YOUR INSTRUCTIONS: Find each line in the data below that contains the word "Given", and copy every such line in full.

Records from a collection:
━━━━━━━━
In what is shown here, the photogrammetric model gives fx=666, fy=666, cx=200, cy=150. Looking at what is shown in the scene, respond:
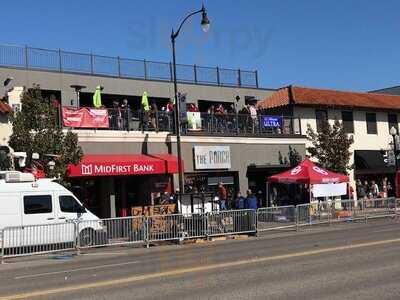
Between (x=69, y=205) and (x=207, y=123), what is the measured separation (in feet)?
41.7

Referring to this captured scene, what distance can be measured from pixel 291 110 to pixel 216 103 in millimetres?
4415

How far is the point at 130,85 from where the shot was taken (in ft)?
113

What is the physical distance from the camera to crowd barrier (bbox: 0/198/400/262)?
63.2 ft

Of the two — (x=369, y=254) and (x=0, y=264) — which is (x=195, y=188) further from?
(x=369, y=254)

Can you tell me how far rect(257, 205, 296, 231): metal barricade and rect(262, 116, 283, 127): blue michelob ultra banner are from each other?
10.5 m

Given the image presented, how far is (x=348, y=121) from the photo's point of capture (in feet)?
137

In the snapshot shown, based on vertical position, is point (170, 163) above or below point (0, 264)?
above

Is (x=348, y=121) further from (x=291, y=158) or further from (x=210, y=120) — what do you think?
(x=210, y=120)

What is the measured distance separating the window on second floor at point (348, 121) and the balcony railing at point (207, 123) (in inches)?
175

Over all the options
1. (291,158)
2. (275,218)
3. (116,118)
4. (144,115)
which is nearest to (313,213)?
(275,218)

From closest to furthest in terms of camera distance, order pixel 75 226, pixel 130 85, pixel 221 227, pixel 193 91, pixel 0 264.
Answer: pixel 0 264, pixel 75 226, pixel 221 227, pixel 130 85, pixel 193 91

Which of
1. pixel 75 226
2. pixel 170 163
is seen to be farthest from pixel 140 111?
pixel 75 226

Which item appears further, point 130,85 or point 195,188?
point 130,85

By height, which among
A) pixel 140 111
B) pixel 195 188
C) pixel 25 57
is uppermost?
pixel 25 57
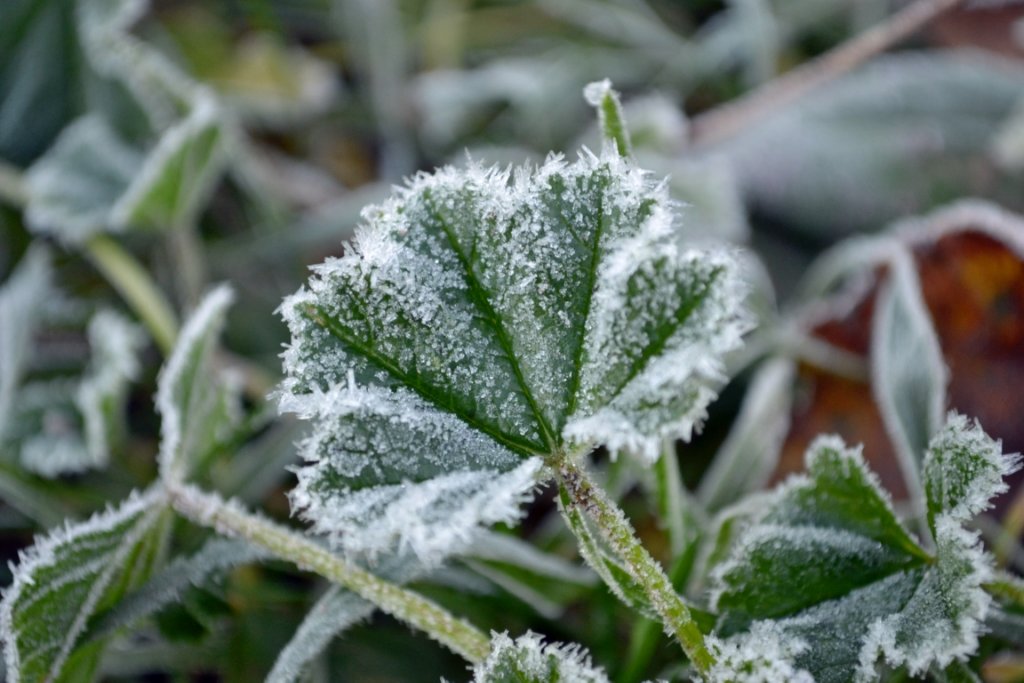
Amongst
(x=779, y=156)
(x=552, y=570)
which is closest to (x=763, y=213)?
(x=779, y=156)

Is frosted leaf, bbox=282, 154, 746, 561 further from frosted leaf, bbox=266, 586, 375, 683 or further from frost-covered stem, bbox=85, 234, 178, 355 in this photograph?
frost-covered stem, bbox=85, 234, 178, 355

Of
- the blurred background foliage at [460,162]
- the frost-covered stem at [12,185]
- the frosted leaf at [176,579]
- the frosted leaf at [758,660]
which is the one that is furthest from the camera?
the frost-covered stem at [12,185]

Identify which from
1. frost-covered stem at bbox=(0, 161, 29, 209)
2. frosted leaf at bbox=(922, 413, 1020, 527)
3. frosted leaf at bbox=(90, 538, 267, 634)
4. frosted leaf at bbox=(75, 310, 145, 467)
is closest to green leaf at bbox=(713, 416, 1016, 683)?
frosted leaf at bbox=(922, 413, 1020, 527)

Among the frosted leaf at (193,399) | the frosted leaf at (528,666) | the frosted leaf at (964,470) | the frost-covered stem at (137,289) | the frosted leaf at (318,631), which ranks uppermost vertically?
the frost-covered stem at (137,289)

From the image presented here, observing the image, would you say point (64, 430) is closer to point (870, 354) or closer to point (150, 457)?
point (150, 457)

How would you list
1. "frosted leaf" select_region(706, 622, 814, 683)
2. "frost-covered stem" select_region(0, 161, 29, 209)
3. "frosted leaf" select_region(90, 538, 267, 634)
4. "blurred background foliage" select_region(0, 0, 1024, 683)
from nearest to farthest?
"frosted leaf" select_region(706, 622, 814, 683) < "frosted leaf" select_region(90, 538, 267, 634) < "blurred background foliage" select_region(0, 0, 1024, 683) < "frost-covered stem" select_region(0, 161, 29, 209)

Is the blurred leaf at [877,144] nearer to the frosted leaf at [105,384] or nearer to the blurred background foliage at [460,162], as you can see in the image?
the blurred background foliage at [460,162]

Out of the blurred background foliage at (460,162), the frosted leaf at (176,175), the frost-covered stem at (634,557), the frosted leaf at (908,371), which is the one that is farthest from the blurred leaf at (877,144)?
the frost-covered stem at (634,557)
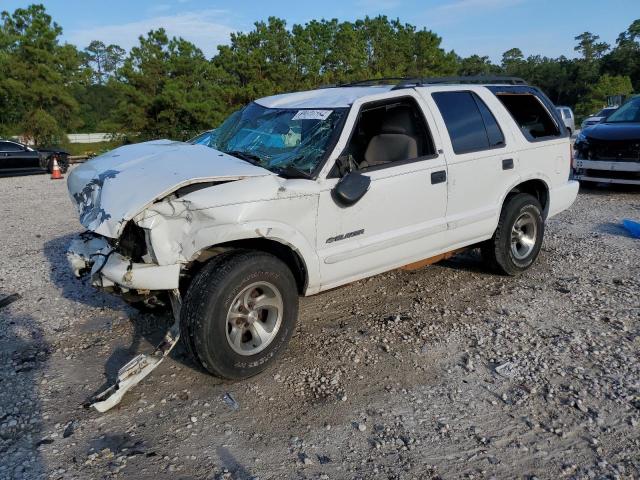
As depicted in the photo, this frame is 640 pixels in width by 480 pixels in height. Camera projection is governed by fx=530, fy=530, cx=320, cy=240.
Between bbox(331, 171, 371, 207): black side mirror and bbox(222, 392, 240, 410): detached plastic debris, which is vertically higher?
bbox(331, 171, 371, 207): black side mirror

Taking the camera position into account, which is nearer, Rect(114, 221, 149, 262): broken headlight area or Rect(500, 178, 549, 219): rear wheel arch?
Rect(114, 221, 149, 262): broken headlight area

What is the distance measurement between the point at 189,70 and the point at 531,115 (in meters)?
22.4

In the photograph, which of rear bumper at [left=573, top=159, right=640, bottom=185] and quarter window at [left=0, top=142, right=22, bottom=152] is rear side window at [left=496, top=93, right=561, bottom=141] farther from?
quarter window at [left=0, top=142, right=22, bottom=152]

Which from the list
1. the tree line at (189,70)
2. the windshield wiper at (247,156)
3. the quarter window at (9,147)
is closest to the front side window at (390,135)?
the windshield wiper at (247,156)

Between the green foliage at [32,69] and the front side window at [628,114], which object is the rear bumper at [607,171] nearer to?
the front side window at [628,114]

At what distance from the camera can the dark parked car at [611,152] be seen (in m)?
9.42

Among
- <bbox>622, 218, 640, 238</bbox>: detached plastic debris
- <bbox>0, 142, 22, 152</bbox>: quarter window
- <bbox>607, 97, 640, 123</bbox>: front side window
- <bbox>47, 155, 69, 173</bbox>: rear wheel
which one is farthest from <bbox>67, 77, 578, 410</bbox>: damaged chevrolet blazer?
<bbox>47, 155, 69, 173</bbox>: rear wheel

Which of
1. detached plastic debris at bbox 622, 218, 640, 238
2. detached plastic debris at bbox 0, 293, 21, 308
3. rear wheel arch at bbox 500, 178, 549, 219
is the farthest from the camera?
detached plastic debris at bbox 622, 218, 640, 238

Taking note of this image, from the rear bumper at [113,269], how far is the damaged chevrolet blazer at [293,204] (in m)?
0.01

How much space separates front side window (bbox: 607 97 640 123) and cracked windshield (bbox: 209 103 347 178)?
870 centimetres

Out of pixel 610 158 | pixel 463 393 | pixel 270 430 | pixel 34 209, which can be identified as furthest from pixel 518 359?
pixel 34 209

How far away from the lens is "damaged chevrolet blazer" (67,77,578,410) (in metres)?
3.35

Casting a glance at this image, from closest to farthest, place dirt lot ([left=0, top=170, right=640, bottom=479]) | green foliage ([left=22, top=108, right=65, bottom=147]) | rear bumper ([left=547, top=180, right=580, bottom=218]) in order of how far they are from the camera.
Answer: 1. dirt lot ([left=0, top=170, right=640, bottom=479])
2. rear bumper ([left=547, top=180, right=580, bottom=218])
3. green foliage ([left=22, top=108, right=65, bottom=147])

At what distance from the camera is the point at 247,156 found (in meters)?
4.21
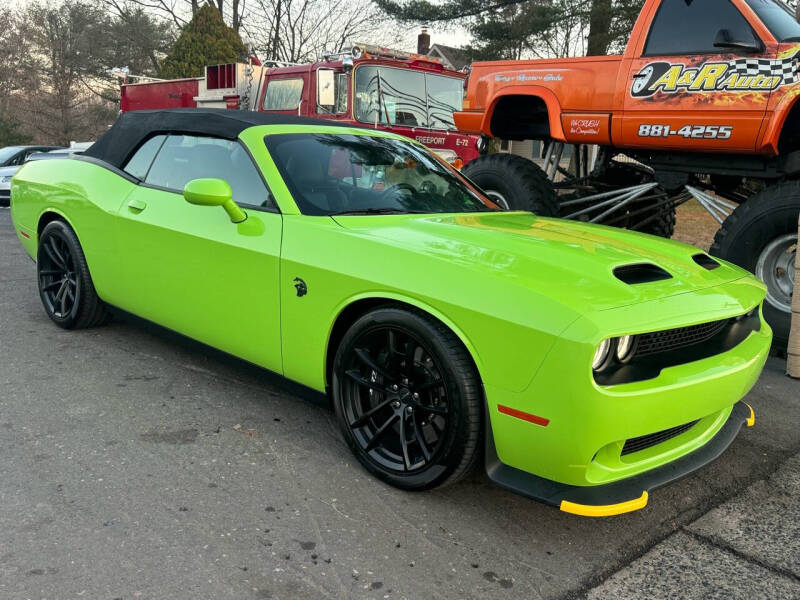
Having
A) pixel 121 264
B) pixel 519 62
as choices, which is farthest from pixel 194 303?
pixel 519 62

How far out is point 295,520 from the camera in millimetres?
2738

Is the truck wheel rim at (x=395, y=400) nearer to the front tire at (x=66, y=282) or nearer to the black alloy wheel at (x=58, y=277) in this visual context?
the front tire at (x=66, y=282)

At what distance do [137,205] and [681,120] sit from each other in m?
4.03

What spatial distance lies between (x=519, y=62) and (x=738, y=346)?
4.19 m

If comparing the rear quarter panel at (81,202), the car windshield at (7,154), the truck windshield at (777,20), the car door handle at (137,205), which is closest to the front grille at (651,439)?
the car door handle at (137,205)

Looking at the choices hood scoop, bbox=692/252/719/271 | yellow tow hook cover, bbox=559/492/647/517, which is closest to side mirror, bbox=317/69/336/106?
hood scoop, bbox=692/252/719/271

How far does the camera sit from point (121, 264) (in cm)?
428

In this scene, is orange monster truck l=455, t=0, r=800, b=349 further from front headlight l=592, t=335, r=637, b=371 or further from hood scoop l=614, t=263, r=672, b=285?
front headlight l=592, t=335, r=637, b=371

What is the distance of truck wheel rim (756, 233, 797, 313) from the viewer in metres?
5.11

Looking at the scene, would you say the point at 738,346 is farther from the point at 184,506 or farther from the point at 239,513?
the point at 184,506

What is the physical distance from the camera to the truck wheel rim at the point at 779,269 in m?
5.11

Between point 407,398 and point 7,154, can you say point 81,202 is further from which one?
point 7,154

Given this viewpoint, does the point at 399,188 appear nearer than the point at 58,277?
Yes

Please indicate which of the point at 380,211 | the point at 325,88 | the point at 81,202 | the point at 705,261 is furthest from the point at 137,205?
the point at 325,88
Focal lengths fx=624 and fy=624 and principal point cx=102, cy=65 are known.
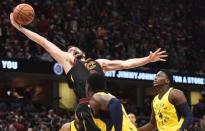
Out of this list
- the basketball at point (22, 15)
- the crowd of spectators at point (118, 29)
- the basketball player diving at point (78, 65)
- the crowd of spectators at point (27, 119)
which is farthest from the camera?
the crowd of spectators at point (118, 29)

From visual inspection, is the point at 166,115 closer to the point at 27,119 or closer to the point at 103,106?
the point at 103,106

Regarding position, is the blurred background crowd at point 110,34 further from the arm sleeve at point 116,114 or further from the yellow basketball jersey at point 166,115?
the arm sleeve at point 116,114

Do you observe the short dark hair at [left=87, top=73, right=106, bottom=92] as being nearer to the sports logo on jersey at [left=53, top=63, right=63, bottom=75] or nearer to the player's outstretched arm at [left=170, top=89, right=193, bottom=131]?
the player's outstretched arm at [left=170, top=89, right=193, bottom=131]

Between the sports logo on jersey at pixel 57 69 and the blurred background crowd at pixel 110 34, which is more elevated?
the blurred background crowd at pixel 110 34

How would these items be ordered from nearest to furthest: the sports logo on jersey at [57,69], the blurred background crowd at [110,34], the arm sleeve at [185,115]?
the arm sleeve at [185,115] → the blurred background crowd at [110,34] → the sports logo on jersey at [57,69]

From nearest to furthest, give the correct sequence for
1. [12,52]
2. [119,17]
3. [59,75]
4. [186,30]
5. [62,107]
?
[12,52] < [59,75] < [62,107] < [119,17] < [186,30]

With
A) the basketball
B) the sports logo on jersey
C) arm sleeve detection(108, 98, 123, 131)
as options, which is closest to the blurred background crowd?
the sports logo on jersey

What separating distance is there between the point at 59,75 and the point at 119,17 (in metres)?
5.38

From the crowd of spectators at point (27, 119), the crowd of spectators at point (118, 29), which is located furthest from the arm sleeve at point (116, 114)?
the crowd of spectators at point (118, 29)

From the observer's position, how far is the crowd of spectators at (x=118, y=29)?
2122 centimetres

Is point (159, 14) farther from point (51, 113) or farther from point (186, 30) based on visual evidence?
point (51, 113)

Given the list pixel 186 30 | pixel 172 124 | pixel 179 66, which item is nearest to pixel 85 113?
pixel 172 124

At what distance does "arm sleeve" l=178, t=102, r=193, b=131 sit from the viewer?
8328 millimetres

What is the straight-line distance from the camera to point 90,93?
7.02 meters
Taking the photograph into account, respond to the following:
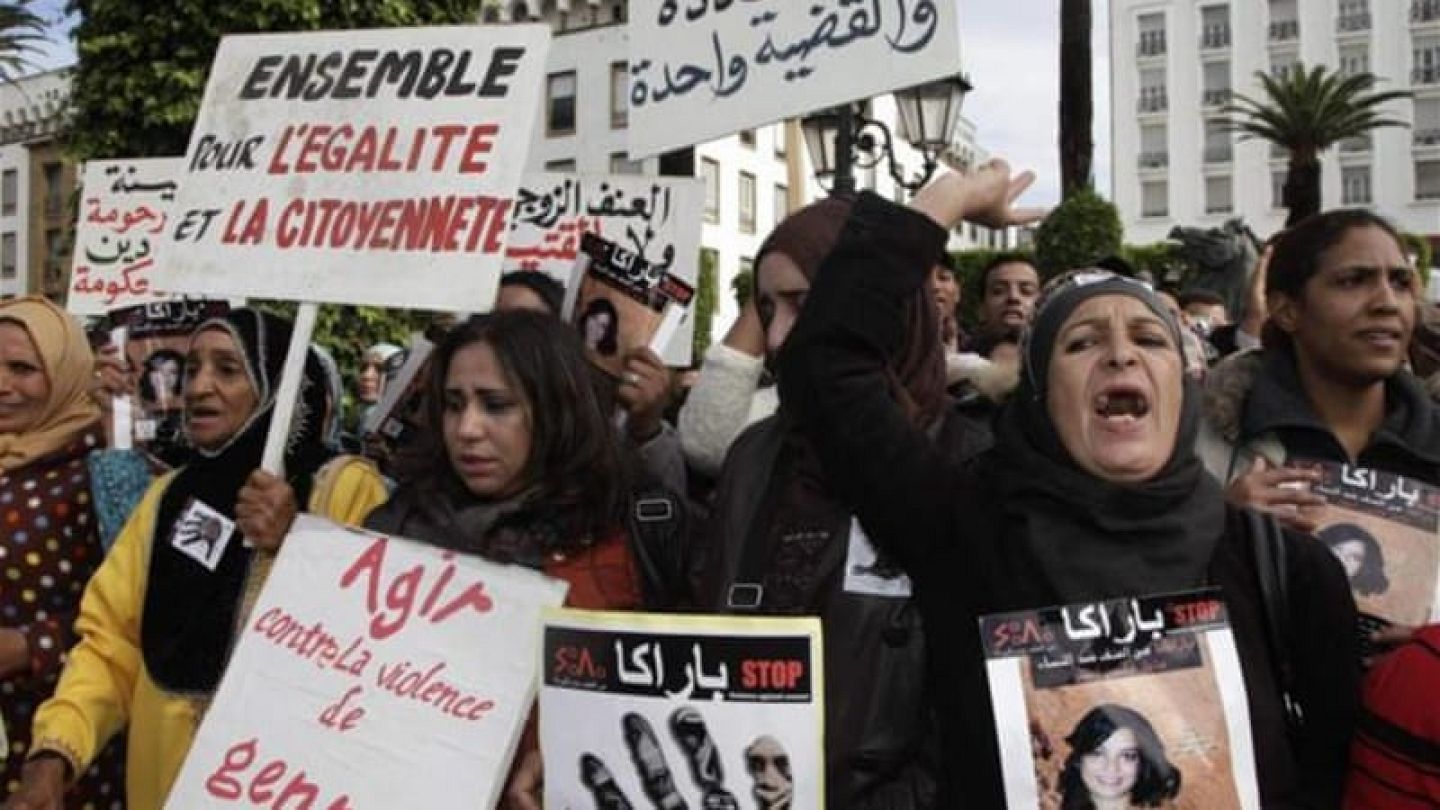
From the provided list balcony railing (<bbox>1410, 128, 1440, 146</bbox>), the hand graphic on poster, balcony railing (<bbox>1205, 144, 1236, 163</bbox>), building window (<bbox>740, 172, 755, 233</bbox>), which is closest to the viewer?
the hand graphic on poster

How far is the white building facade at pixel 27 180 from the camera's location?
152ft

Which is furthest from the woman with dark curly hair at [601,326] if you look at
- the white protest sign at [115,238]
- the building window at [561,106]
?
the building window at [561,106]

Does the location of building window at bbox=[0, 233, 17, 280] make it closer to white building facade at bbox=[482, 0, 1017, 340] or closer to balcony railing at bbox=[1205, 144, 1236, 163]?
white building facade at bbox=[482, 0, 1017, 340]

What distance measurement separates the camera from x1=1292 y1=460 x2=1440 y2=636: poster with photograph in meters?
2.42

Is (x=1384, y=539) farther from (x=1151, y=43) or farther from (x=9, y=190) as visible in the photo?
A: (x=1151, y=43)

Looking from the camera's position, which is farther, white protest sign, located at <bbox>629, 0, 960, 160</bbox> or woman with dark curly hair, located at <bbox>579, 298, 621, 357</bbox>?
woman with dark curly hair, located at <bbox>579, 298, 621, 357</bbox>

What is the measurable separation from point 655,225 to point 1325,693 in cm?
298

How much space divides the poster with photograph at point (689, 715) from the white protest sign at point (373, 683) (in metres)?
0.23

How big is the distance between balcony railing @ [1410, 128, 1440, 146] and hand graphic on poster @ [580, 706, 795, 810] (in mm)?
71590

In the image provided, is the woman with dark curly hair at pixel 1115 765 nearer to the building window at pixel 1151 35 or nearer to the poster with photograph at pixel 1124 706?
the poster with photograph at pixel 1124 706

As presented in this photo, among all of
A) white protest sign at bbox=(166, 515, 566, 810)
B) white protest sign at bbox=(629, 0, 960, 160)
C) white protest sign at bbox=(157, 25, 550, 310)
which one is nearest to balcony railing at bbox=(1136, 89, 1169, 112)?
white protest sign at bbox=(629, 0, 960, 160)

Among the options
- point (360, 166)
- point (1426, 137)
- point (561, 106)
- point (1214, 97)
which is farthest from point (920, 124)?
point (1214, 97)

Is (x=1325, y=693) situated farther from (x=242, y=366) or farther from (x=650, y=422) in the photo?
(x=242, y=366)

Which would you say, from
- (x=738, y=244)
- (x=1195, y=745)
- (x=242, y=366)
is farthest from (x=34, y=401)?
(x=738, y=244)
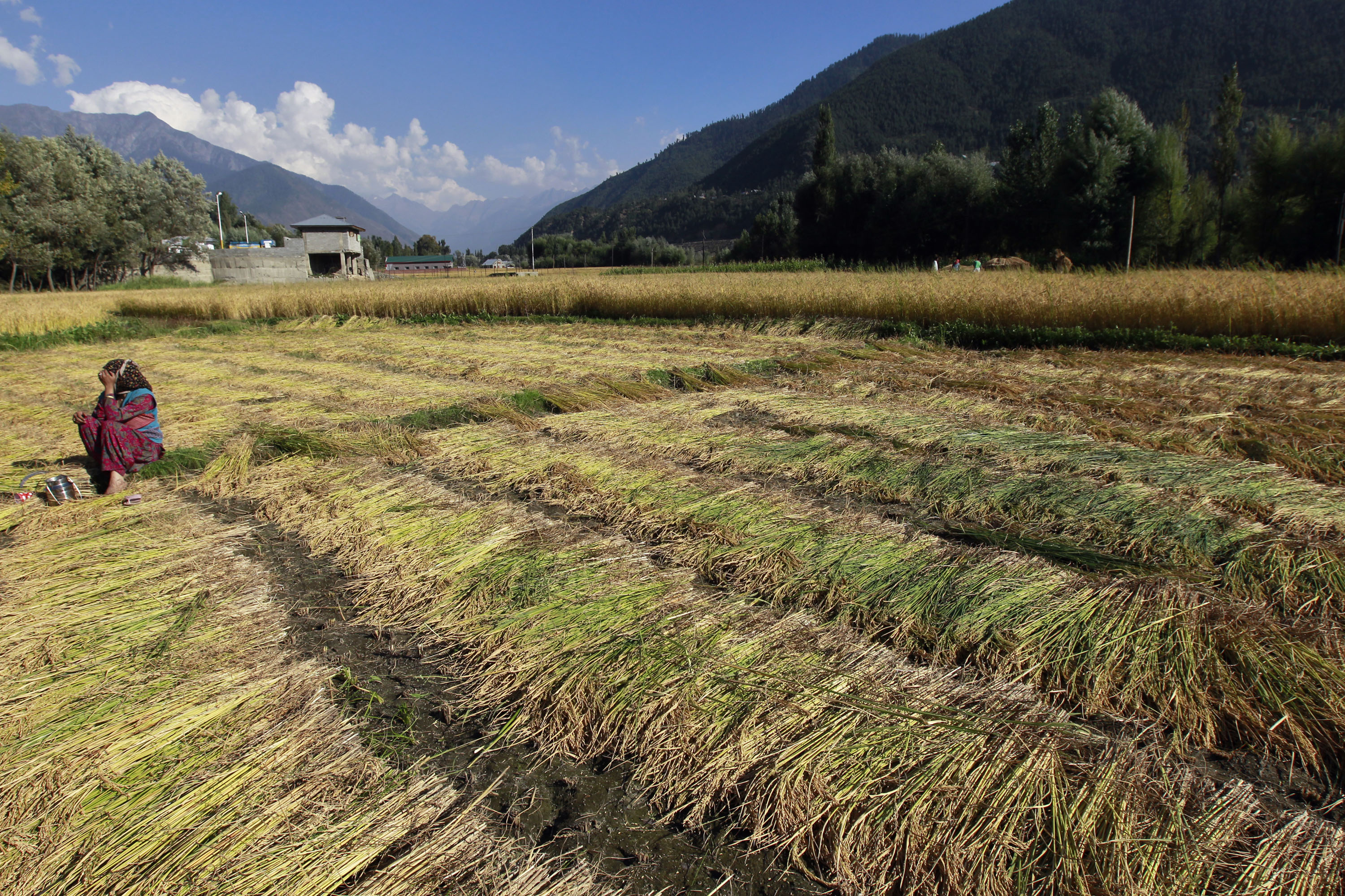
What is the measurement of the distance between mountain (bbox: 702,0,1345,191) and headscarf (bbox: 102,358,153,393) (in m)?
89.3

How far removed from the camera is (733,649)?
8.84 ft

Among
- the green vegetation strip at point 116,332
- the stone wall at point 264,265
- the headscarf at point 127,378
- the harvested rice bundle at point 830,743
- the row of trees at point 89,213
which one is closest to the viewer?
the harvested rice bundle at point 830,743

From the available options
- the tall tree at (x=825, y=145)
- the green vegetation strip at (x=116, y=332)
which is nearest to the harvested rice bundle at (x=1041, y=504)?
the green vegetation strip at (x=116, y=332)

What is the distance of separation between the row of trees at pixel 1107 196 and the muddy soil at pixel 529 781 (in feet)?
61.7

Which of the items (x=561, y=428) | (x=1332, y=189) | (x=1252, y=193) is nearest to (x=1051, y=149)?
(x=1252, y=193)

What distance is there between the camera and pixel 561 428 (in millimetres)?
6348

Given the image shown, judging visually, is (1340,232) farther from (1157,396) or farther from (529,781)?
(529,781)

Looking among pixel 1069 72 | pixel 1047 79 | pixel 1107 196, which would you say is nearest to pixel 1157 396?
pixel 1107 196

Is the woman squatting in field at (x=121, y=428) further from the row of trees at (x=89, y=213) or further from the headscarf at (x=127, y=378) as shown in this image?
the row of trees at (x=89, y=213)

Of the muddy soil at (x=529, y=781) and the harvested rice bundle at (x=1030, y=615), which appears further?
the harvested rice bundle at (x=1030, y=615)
━━━━━━━━
OUTPUT:
Given the image presented, how far is (x=348, y=121) from the photo's point of capture (in feet)?
Given this viewpoint, does the point at 399,188 appear nearer than the point at 58,277?
Given the list pixel 186 30 | pixel 172 124 | pixel 179 66, which item is nearest to pixel 85 113?
Given the image shown, judging visually, is (1340,232) farther from (1157,396) or farther from (529,781)?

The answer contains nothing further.